P.DAVID HORNIK:BUILDING FRNAKENSTEIN IN THE MIDDLE EAST ****
http://spectator.org/archives/2010/11/29/building-frankenstein-in-the-m
Building ‘Frankenstein’ in the Middle East?
By P. David Hornik on 11.29.10 @ 6:09AM
The Financial Times reported last week on a “sharp rise” in torture cases in the West Bank, which is governed by the Fatah-affiliated Palestinian Authority and thought to be a good deal more moderate than Hamas-ruled Gaza, as well as a peace partner for Israel.
The rise has, indeed, occurred since a Hamas terror attack in the West Bank in August that killed four Israelis. The PA, which saw the attack as implying a threat to its own rule, rounded up over 700 suspects — “almost all,” FT says, “without proper warrants and held…without the assent of civilian judges or prosecutors.”
That, of course, was hardly the worst of it. Among others, FT notes the horrific case of Ahmad Salhab, a 42-year-old former mechanic who was first tortured by PA security officers in 2008, and then again in the latest wave, by a method called Shabeh, “in which detainees are handcuffed and bound in stress conditions for long periods.”
The first time, in 2008, Salhab emerged from the ordeal with torn spinal discs. This time, in September and October, he was
held in solitary confinement, deprived of the medication he requires as a result of the earlier abuse and subjected again to Shabeh. His condition deteriorated so badly that he could neither walk nor stand upright…. [He] was released on October 16 but had to spend 10 days in Hebron hospital before he could return home. Now he walks on crutches and has little hope of ever making a full recovery.
FT also cites a more detailed report on PA torture posted by Human Rights Watch a month ago. It notes that “more than 100 allegations of torture [have been] registered so far this year,” including one involving a man tortured for ten days; that “the PA has been extremely lax in prosecuting security officials for torture and ill-treatment of detainees”; and that eight detainees have allegedly died in custody since 2007.
Troubling here is that the PA security forces making the arrests, if not those actually carrying out the torture, are largely U.S.-funded and trained. As Israeli commentator Caroline Glick noted in a recent column,
between 2007 and August 2010, U.S. assistance to the PA security services totaled $400 million.… This assistance has paid for the training and outfitting of 400 Presidential Guards and 2,700 soldiers in the National Security Forces. The U.S. plans to train five additional 500-man NSF battalions.
The 2007 starting-date of the program, which until recently was run by General Keith Dayton, was not arbitrary: that was when Hamas staged a bloody coup in Gaza against Fatah, with which it had been purportedly sharing rule. The U.S., fearing a repeat performance in the West Bank, set out to build a more capable PA force that would keep Hamas at bay.
But that wasn’t the only aim. The creation of a modern, competent PA force is also supposed to enable the transition to Palestinian statehood — a goal that has been pursued obsessively, if unavailingly so far, by the Obama administration.
From a cold realpolitik perspective, one could say that, if the PA force has succeeded so far in suppressing Hamas, one shouldn’t quibble too much about the moral aspects. Relatively moderate Arab countries like Egypt and Jordan also crack down hard on their Islamists, and their methods are no prettier. Comme ci, comme ça.
But the situation is indeed problematic, and partly for moral reasons. If the point of Palestinian statehood is supposedly to free the Palestinians from Israeli occupation, then creating another Arab police state for them seems of dubious value at best. At least, it is hard to see why the U.S. should invest so much money and diplomacy — including harsh pressures on Israel — toward that goal.

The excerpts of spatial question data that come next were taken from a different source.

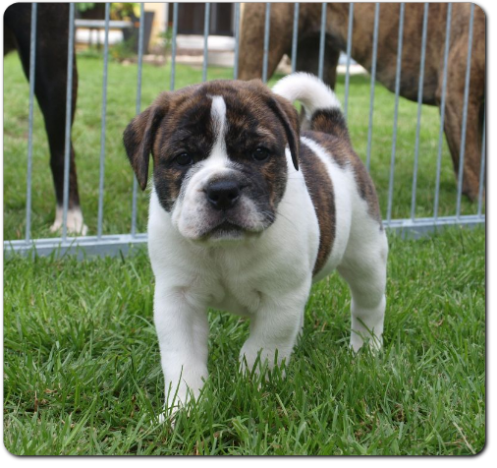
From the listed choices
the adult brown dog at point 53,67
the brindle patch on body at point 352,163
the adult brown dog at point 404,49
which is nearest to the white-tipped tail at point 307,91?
the brindle patch on body at point 352,163

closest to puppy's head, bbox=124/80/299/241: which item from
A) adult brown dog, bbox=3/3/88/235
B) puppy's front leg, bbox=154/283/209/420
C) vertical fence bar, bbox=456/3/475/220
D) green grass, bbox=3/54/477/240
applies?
puppy's front leg, bbox=154/283/209/420

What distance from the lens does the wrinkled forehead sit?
2666 millimetres

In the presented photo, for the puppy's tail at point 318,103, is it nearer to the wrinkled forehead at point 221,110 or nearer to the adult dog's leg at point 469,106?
the wrinkled forehead at point 221,110

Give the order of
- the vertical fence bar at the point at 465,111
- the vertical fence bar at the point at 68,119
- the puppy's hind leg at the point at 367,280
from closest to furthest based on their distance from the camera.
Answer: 1. the puppy's hind leg at the point at 367,280
2. the vertical fence bar at the point at 68,119
3. the vertical fence bar at the point at 465,111

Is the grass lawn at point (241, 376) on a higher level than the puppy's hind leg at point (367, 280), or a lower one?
lower

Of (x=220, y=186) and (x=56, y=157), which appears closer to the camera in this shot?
(x=220, y=186)

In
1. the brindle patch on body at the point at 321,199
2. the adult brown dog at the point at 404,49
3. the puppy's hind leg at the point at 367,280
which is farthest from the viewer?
the adult brown dog at the point at 404,49

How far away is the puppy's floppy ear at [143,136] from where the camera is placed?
9.32 ft

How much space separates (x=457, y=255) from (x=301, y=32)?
259cm

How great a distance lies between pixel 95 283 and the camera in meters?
4.18

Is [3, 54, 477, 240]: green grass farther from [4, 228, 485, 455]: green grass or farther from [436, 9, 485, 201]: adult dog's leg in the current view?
[4, 228, 485, 455]: green grass

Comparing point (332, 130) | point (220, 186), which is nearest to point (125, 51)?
point (332, 130)

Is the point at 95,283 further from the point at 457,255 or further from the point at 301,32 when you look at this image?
the point at 301,32
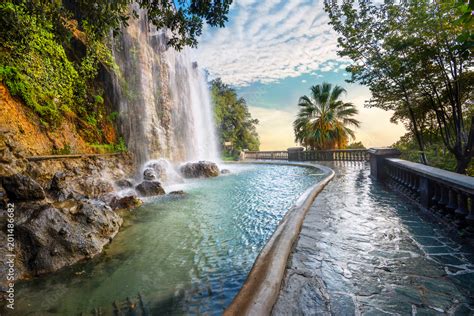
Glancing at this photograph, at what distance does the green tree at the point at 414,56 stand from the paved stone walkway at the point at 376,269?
18.4 feet

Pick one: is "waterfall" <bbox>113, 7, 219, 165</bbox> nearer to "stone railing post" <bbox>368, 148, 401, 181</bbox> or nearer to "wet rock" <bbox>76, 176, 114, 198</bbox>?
"wet rock" <bbox>76, 176, 114, 198</bbox>

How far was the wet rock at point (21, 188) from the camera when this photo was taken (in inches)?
203

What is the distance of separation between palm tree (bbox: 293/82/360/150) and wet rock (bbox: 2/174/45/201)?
21.3m

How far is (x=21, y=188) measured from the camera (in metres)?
5.26

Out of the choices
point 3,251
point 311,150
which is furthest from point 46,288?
point 311,150

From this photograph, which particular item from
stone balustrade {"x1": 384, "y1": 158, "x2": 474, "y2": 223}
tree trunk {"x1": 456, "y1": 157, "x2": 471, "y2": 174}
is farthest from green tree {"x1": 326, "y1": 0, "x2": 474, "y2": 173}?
stone balustrade {"x1": 384, "y1": 158, "x2": 474, "y2": 223}

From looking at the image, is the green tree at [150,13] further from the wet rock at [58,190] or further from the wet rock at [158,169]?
the wet rock at [158,169]

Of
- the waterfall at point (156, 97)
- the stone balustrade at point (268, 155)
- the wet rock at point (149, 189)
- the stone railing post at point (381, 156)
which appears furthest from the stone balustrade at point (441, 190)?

And pragmatically speaking, the fact that PA forces fight Hamas hardly means they can be counted on to be moderate; such internecine conflict is rampant in the Arab world. Indeed, the PA continues to be an entity no less steeped in anti-Israeli, anti-Semitic incitement than Hamas-ruled Gaza.
So much so that Israeli security forces are quite worried about the growing PA capacity, with General Avi Mizrachi, head of Central Command, saying in a speech last May that “the IDF must be prepared for an escalation in fighting against Palestinian security personnel trained in Jordan by U.S. General Dayton.”
He added:
This is a trained force, better equipped by an American mentor, and the upshot is that at the beginning of combat, the price we pay will be higher. Such a force can close down a built-up area with four snipers, it’s deadly…. It is an infantry force standing in front of us and we must take that into consideration.
The U.S. has already gone far down the road of nurturing the Palestinians, and it is not easy to turn back. But with the U.S. slated to spend another $150 million on the Palestinian security services in 2011, it is not too late to consider whether building up both internal repression and a threat to Israel is a rational course to take.
Or, if too late, perhaps not by 2012.